Yine de, taşkınlık artık durmalıydı. Çünkü gözlerimi kapatırsam dış dünyayı görebiliyordum. Oradan gördüğüme göre, hareket etmeyi bırakmış gibiydim.
Sakinleşmiştim ama orada savunmasız yatıyordum. Bir an önce dönsek iyi olurdu.
Greed, sanki aklımdan geçenleri okur gibi seslendi.
[Dönelim mi? Yardım ister misin?]
[Yok, kendim yaparım. Yolu biliyorum.]
[Pekâlâ… ben de.]
Greed elini bana uzattı. Ah, ne kadar da tanıdık.
Böyle dönüyorduk.
Gerçekten yaşadığımızı hissettiğimiz dünyaya.
[Hadi, eve birlikte dönelim.]
Greed’in uzattığı eli kavradım.
Gerçek dünyada babama soracak çok şeyim var. Ona “baba” diyebilir miyim emin değilim ama sormadan edemeyeceğim.
Gerçek ben. Önceden buna gücüm yetmezdi, kabullenemezdim belki. Ama şimdi öğrendiğim için, içimde bir yerde sükûnet bulabiliyorum.
Bana bu gücü veren yoldaşlarımın bağlarına ve iyiliğine teşekkür etmek istiyorum.
Gerçek dünyaya dönerken üzerimize bir ışık doğdu.
Işık ve beden birbirine alışıp kaynaştı. Sonra şekil belli belirsizleşti, kan kırmızısı dünyadan göğe doğru yükselmeye başladı.

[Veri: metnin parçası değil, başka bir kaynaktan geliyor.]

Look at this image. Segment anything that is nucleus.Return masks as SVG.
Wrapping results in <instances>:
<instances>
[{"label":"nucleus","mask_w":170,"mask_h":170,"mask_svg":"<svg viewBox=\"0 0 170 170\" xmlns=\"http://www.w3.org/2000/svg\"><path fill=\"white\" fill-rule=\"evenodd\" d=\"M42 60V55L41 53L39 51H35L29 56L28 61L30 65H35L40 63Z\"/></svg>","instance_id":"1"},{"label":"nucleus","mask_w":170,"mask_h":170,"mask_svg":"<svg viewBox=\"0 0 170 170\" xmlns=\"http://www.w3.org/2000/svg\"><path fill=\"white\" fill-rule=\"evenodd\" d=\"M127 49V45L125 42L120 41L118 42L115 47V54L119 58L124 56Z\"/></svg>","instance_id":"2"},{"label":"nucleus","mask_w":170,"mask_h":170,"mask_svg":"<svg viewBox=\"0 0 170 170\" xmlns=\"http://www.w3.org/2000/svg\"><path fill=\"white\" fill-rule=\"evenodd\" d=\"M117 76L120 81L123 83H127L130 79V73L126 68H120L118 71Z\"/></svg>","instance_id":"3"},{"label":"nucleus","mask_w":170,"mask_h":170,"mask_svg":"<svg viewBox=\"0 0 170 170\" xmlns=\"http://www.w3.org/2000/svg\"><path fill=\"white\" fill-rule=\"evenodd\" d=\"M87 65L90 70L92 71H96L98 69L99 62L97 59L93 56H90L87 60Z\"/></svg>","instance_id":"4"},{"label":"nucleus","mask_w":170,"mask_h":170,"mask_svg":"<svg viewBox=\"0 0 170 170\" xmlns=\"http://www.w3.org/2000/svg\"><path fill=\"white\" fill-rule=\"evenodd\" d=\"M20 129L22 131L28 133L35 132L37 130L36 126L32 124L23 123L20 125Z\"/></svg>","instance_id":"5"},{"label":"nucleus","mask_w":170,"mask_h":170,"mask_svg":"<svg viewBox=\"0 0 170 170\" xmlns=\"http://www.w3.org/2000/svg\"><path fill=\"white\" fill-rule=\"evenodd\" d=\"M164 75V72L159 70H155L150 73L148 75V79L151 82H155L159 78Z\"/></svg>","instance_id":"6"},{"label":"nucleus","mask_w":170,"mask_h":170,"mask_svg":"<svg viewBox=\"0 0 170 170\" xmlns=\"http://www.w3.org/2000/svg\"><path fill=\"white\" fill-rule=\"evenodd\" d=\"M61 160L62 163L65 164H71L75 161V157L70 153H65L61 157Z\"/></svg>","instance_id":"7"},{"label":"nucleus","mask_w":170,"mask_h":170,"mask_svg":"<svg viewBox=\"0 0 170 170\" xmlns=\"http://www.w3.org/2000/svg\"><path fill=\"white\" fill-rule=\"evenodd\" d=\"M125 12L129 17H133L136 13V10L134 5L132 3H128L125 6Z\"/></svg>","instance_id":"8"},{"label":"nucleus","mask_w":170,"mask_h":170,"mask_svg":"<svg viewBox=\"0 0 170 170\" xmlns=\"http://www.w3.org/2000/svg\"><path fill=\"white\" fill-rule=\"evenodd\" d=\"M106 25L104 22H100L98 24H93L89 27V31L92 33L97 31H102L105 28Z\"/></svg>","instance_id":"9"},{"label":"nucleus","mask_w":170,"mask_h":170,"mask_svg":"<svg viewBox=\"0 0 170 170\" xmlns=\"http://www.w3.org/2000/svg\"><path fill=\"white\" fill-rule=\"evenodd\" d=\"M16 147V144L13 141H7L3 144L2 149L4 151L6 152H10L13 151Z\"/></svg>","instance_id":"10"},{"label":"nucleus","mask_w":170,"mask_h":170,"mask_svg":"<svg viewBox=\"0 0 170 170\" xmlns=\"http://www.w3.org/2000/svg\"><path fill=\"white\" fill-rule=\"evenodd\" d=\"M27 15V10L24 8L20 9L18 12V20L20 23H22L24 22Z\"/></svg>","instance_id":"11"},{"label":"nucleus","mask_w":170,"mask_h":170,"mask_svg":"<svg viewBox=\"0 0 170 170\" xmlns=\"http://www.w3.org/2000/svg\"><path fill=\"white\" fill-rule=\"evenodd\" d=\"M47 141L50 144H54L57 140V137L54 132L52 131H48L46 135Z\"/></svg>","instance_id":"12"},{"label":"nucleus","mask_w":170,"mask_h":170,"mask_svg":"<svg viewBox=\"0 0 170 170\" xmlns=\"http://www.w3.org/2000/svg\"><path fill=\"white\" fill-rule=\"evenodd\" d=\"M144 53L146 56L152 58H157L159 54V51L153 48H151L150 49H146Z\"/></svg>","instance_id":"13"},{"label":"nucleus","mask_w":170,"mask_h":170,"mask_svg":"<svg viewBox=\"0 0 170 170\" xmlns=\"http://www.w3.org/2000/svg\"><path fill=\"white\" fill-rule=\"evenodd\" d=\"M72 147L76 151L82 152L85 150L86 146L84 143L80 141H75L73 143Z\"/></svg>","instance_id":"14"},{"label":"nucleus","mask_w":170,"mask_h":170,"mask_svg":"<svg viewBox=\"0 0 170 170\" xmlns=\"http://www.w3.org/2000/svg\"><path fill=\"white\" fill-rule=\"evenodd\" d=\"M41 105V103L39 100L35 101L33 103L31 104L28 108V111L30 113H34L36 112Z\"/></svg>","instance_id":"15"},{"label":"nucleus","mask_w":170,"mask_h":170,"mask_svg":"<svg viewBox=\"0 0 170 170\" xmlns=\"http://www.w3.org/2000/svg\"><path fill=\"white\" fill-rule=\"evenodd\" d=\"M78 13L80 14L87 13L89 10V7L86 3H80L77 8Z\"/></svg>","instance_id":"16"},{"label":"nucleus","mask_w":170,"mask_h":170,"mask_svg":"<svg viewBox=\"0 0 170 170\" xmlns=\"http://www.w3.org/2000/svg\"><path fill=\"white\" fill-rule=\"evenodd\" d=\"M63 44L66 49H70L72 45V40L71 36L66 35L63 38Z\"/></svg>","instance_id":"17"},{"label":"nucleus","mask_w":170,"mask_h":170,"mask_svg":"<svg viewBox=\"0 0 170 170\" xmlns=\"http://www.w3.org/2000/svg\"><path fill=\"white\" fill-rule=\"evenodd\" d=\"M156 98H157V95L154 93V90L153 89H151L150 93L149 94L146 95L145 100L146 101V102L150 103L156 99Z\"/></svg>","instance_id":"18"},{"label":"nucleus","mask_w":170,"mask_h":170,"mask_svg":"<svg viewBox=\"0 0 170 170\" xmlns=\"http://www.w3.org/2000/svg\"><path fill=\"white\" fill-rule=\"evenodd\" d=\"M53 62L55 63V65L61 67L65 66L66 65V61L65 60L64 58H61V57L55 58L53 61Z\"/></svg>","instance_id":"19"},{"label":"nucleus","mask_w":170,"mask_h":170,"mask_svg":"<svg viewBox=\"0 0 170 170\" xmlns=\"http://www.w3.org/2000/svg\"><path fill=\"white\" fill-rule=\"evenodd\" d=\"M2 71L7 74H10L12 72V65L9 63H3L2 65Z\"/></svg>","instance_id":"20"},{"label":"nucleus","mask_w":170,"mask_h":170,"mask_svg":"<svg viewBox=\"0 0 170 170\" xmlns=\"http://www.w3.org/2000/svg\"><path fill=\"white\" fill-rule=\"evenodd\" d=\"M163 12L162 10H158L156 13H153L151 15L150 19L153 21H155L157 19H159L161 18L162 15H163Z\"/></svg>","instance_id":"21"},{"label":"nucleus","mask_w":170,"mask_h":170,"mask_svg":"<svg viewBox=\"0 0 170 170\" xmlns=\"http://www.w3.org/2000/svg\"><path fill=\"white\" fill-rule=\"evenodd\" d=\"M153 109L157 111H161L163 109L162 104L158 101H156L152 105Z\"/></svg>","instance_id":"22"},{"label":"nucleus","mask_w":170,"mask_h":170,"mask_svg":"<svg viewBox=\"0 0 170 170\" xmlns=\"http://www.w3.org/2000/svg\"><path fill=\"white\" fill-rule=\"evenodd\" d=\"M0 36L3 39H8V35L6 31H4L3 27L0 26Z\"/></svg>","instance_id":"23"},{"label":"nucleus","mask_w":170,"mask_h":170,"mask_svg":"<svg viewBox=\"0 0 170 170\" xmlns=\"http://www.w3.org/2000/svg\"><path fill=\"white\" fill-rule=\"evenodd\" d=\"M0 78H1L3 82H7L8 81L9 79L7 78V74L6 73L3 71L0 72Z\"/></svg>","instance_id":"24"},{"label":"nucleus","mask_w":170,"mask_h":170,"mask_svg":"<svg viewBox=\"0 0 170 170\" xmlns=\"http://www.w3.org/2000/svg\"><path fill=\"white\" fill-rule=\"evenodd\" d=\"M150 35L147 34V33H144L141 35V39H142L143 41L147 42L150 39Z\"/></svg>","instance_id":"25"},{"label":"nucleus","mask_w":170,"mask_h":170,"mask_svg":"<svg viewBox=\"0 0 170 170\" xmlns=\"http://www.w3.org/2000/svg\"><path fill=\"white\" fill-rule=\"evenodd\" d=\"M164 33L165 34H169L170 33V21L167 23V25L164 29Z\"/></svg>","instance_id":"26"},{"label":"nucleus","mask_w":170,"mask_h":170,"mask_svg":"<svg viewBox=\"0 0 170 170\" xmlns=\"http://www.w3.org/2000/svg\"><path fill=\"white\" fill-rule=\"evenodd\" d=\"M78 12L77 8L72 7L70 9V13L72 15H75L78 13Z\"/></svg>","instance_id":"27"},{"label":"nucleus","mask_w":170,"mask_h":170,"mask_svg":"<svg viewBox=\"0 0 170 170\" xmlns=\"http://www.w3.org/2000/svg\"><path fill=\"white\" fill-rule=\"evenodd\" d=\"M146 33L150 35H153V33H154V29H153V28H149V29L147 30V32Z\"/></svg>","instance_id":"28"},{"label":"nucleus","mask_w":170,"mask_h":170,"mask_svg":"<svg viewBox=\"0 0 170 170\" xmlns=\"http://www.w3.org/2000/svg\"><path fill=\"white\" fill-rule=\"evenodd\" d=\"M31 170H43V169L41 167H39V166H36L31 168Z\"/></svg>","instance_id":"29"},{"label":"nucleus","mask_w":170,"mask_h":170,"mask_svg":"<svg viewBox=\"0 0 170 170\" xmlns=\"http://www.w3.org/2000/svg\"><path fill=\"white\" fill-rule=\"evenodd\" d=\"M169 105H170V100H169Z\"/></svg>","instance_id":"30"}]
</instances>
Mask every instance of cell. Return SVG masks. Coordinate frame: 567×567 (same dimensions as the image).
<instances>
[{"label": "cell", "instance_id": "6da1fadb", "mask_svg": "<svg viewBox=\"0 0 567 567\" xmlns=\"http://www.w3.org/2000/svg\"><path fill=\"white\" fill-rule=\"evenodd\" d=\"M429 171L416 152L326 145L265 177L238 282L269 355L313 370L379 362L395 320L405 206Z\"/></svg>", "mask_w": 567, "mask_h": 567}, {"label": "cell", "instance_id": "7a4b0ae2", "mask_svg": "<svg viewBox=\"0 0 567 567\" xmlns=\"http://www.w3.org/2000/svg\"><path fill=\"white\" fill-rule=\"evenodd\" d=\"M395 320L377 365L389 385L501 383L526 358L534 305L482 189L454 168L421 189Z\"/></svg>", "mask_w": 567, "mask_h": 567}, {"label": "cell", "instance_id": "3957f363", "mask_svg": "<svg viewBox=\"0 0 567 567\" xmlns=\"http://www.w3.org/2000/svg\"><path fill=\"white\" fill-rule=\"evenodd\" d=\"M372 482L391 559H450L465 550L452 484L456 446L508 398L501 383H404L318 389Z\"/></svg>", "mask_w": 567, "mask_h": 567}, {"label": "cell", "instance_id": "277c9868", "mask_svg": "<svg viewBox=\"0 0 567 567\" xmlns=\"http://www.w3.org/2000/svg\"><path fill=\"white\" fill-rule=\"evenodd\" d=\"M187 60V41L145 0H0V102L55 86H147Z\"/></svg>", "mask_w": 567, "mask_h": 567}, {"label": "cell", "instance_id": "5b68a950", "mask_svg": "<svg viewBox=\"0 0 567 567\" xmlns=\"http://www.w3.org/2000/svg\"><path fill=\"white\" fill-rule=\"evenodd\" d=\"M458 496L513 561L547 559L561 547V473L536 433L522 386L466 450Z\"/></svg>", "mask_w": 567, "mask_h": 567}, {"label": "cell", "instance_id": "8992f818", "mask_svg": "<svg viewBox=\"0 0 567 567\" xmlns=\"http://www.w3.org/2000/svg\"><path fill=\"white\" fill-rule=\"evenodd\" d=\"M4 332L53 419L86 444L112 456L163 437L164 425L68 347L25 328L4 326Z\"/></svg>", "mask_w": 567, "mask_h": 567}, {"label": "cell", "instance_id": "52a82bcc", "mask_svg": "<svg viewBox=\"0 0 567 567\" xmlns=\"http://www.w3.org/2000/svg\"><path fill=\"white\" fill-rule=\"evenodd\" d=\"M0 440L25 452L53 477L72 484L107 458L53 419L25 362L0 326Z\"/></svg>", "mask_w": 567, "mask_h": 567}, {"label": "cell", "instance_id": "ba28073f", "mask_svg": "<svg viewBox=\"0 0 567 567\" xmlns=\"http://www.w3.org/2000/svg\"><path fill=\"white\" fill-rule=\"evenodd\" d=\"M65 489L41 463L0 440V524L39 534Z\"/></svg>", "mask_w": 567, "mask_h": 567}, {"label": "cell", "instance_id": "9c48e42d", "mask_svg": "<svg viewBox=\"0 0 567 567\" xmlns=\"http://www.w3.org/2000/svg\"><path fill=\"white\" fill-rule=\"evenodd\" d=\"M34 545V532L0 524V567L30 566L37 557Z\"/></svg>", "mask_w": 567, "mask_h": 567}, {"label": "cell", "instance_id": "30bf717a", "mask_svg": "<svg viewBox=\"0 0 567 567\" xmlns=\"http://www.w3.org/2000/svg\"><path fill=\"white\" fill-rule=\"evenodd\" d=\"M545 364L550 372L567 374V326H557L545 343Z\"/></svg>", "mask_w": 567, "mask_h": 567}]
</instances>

Az önce ayakucumuzda sessiz duran ölüler, peşimizden akın etti. İnlemelerini dinlerken bir süre arkalarını izledim.
Onlar da benim bir parçam. Asla unutma. Bundan böyle, Oburluk yeteneğimle bir başkasının canını aldığım her seferinde bunu hatırlayacağım.
Bu, ruhumun kökeniydi.
Dönüş yönüne baktım. Geçmişin kan kırmızısı dünyasına değil, masmavi bir geleceğin olduğu dünyaya.
O dünyanın umudunu canlı tutmalıyım… çünkü ben o dünyaya, annemin hayatı pahasına doğdum.